Si jamais vous vous demandiez à quoi ressemble Barr-on-ice un lundi matin, et bien c’est comme le dimanche. Embouteillages de 4×4 qui emmènent les touristes aux dunes, de motos qui pétaradent, et de cars qui déposent de nouveaux touristes qui n’ont rien vu, et emmènent ceux qui ont déjà vu. Nous marchons avec nos valises jusqu’au point de rendez-vous. 1mn en voiture, 15 avec des valises de 25 kg. C’est une station-service, où ont été disposées 6 chaises – au milieu des odeurs d’urine. Le bus arrive largement en retard, ce n’est pas Jairo, mais le chauffeur est aussi bien coiffé que James Bond, ce qui compense, le smoking a juste été remplacé par un débardeur-cravate bon marché à l’effigie de la compagnie. Quelle part de son retard peut-on imputer au temps passé dans sa salle de bain? Difficile à dire. Vu l’orga, on n’est pas trop sûr de tous monter, des passagers arrivent de partout comme s’il s’agissait d’une distribution gratuite de CD sur un parking dans les années 90. Ils attendaient cachés? Et c’est James Bond qui donne les étiquettes de bagage, et vérifie les passeports, et tue bien évidemment les méchants à la fin – tout en restant bien coiffé.
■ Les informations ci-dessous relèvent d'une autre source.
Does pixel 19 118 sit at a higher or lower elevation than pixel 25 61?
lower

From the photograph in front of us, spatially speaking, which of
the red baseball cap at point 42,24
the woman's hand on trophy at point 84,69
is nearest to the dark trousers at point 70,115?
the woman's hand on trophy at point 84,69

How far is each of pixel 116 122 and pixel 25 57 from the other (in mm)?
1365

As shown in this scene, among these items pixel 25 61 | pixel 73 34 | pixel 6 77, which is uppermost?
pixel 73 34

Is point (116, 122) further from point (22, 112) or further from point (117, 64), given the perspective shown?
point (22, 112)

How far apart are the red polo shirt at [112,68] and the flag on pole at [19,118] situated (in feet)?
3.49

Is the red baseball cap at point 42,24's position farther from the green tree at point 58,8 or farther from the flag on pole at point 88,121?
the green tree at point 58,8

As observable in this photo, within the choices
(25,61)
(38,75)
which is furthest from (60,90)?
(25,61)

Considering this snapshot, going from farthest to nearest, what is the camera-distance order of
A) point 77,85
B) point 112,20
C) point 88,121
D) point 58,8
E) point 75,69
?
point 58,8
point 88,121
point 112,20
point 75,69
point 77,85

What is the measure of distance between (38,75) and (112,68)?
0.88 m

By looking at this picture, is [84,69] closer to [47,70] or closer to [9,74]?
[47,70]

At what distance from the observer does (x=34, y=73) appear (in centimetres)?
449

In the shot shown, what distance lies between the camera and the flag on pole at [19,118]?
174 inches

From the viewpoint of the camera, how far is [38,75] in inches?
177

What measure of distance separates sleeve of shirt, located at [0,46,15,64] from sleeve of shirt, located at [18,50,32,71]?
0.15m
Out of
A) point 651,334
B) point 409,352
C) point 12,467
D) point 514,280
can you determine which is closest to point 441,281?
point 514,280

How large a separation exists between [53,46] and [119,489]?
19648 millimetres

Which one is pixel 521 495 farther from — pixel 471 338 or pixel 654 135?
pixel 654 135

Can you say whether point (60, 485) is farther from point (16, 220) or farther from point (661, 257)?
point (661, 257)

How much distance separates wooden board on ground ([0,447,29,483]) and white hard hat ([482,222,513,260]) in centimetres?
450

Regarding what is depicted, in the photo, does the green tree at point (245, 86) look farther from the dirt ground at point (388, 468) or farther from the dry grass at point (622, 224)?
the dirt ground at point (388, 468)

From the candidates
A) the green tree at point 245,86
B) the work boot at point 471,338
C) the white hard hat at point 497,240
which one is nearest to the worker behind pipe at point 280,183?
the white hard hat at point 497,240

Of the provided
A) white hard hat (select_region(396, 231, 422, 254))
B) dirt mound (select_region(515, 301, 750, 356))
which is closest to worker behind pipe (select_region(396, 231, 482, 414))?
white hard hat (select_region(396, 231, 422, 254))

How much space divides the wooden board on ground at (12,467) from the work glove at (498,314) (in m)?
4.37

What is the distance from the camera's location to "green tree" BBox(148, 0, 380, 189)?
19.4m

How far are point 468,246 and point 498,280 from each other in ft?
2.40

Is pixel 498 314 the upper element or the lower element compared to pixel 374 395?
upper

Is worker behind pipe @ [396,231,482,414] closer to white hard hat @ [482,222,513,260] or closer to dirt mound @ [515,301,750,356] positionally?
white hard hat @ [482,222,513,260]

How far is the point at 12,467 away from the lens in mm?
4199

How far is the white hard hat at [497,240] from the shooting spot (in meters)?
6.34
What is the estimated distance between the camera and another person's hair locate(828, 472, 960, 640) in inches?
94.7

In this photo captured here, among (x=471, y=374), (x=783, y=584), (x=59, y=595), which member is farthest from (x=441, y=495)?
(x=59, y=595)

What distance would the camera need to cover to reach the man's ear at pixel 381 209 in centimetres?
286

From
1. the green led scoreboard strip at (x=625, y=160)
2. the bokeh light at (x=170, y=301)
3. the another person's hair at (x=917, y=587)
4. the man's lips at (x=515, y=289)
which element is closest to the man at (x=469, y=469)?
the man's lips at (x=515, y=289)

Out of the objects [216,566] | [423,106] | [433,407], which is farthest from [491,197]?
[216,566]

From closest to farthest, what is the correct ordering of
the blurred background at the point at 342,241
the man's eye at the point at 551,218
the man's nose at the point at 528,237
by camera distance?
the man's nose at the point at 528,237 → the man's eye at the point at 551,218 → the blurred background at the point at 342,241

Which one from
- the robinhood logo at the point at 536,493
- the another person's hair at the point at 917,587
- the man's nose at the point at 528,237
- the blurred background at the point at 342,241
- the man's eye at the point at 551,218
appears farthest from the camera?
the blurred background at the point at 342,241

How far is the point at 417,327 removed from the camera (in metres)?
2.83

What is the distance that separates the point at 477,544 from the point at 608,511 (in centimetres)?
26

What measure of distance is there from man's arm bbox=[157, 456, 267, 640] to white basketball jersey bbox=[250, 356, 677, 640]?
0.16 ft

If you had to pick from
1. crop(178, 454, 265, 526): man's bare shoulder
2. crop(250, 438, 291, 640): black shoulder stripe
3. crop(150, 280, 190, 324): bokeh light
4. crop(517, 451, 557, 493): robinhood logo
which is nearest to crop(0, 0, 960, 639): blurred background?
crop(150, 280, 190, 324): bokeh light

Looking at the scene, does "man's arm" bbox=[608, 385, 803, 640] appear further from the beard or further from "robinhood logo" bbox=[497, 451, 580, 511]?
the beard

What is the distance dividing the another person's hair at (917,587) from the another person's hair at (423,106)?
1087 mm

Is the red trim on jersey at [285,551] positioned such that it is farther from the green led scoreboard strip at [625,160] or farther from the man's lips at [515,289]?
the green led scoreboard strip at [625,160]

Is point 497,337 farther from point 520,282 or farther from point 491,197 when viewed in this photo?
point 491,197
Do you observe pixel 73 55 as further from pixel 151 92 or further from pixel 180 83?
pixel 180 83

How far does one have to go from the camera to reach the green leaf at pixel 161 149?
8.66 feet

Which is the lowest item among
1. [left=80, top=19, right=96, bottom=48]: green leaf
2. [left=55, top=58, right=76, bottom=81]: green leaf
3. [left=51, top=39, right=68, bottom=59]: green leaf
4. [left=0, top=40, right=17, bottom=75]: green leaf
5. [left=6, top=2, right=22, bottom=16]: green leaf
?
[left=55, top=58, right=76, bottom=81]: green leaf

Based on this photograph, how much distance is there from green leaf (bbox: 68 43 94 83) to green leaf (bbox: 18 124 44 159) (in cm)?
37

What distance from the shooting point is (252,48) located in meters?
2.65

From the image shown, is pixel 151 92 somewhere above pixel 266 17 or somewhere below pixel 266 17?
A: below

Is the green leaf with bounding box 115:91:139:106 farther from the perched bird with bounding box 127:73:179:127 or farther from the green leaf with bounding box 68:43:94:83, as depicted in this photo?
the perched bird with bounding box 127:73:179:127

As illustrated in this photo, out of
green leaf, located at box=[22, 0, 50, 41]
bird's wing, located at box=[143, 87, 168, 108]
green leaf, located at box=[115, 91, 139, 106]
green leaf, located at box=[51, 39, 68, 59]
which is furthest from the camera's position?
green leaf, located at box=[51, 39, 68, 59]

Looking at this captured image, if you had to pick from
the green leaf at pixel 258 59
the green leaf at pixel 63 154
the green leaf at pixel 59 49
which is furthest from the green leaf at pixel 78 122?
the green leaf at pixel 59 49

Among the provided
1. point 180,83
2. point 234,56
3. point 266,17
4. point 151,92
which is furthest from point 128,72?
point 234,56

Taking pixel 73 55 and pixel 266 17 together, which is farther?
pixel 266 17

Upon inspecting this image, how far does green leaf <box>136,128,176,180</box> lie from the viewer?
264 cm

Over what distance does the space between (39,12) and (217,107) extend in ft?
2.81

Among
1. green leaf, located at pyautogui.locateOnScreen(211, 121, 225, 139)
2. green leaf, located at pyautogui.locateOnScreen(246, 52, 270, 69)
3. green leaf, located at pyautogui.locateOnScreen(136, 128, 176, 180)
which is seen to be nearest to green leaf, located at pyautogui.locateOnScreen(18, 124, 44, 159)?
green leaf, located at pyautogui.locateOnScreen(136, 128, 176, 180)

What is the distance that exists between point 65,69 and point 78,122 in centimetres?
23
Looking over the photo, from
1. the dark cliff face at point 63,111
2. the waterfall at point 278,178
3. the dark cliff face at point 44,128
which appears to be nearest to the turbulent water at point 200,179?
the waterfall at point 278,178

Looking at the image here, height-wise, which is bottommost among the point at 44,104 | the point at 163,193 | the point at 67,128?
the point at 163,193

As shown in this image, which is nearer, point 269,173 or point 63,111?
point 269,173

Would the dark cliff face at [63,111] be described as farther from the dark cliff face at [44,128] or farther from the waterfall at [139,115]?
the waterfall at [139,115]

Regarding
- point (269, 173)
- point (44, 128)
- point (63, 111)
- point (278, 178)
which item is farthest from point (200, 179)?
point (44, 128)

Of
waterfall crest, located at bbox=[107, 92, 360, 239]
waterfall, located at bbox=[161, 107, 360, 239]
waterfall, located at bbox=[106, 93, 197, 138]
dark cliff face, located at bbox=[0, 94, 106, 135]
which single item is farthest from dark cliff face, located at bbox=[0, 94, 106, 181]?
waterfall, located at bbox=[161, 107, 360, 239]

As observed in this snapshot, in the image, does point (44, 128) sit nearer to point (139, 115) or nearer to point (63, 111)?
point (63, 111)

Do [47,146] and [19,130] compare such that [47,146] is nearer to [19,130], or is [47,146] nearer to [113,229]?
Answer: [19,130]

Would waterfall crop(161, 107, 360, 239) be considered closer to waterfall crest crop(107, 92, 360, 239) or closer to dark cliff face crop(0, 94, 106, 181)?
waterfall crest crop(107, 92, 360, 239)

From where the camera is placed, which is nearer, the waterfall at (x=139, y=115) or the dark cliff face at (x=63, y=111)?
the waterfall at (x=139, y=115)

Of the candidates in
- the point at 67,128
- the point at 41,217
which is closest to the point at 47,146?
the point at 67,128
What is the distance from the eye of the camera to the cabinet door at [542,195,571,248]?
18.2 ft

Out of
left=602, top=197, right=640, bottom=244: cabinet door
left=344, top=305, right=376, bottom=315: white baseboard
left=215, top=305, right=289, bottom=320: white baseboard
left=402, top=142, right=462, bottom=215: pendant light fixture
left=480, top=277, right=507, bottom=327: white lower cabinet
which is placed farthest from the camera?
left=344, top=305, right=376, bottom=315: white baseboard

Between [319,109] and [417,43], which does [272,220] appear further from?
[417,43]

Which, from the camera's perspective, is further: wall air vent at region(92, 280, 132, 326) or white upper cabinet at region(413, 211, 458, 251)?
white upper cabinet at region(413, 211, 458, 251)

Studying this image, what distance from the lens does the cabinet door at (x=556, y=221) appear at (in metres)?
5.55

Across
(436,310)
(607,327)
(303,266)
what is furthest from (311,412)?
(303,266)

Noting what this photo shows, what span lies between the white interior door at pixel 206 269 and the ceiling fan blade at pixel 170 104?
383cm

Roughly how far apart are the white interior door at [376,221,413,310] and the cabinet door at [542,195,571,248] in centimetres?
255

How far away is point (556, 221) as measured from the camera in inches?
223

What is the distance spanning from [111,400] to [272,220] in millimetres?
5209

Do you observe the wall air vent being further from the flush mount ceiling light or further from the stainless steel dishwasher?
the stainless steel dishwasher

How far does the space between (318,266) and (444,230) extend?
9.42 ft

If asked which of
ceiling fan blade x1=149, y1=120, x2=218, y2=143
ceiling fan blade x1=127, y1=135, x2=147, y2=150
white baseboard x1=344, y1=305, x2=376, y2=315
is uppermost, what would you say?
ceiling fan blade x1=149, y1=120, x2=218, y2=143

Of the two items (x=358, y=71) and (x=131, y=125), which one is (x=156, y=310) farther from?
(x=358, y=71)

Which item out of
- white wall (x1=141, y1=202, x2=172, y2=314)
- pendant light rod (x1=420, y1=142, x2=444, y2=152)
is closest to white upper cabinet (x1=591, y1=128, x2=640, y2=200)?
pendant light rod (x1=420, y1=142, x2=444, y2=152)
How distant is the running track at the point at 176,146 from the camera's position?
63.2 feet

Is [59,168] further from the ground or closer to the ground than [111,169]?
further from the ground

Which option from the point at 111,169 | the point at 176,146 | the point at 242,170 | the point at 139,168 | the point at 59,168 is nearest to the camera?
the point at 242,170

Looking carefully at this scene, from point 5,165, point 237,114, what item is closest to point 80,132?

C’est parti pour le trajet vers Sao Luis, qui traverse les même paysages splendides, avec cette même impression de lenteur sur le bord des routes, les terrains de foot, les petites maisons… Et le délicieux feuilleté au fromage accompagné du café, mais suivi d’une crêpe au tapioca cette fois, notre nouveau kiff.






L’arrivée dans l’aéroport est d’une certaine manière la clôture du Nordeste pour nous. Plus généralement, l’aéroport c’est une transition, une zone neutre, où l’on croise aussi bien les locaux qui ont les moyens de partir, que les touristes qui arrivent ou transitent, mais on se sent déjà tellement loin de ce qu’on voit depuis le bus, et de la vie dans les huttes en bas. . On est déjà dans ce monde des voyages longue distance. Et donc une sorte de frontière. Depuis le hublot, la végétation semble très dense jusqu’à la mer, comme si elle n’avait jamais été explorée. Ce qui me fait rêver ….
Adeus ao Nordeste!

Quatre heures d’escale à Recife, c’est long, mais on commence à être rodé à l’exercice, puis on embarque pour notre dernier vol interne à destination de Salvador, ultime grande ville de notre périple. C’était le point final, l’antichambre de Charles de Gaulle, la ligne d’arrivée, prévue depuis le début et qui nous paraissait si loin .. Elle est maintenant visible, on la touche déjà du doigt. Bon il nous reste 3 semaines, ce qui représente encore de longues vacances, mais pour nous, ça commence à sentir le dimanche soir. Mais profitons encore plus de l’instant.
Comme dans toutes les villes du Brésil qu’on a traversé le soir, le taxi roule vite, les feux sont tous verts pour lui. On longe de grandes favelas et on arrive dans Rio Vermilho. Le quartier semble calme, les restaurants, nombreux par ici, sont fermés. On est devant l’immeuble à 1h du matin, ce qui fait un voyage de 17h porte à porte. Auxquelles on ajoute 30 minutes pour comprendre comment le code d’entrée fonctionne, et pour deviner le numéro de l’appartement en passant devant les portes qui émettent le signal wifi le plus fort. On a le nom du réseau mais pas le numéro de l’appartement, ni James Bond avec nous, puisqu’il est resté à Sao Luis. Enfin on entre ! De mon humble point de vue, que j’essaye de cacher autant que possible, l’appartement est charmant, très bohème, beaucoup de plantes, meubles de récupération, instruments de percussion, hamac d’où on perçoit les vagues de l’océan furieux au bout de la rue. Pour certains autre furieux, ça manque de rangements – cruel – et le matelas posé sur une planche en bois n’est pas du goût, donc ça grince des dents à la DGCV (confort pendant les vacances). Un peu las après cette journée et les heures passées pour dégotter cette perle, j’en suis à proposer de partir le lendemain.
Demain il fera meilleur.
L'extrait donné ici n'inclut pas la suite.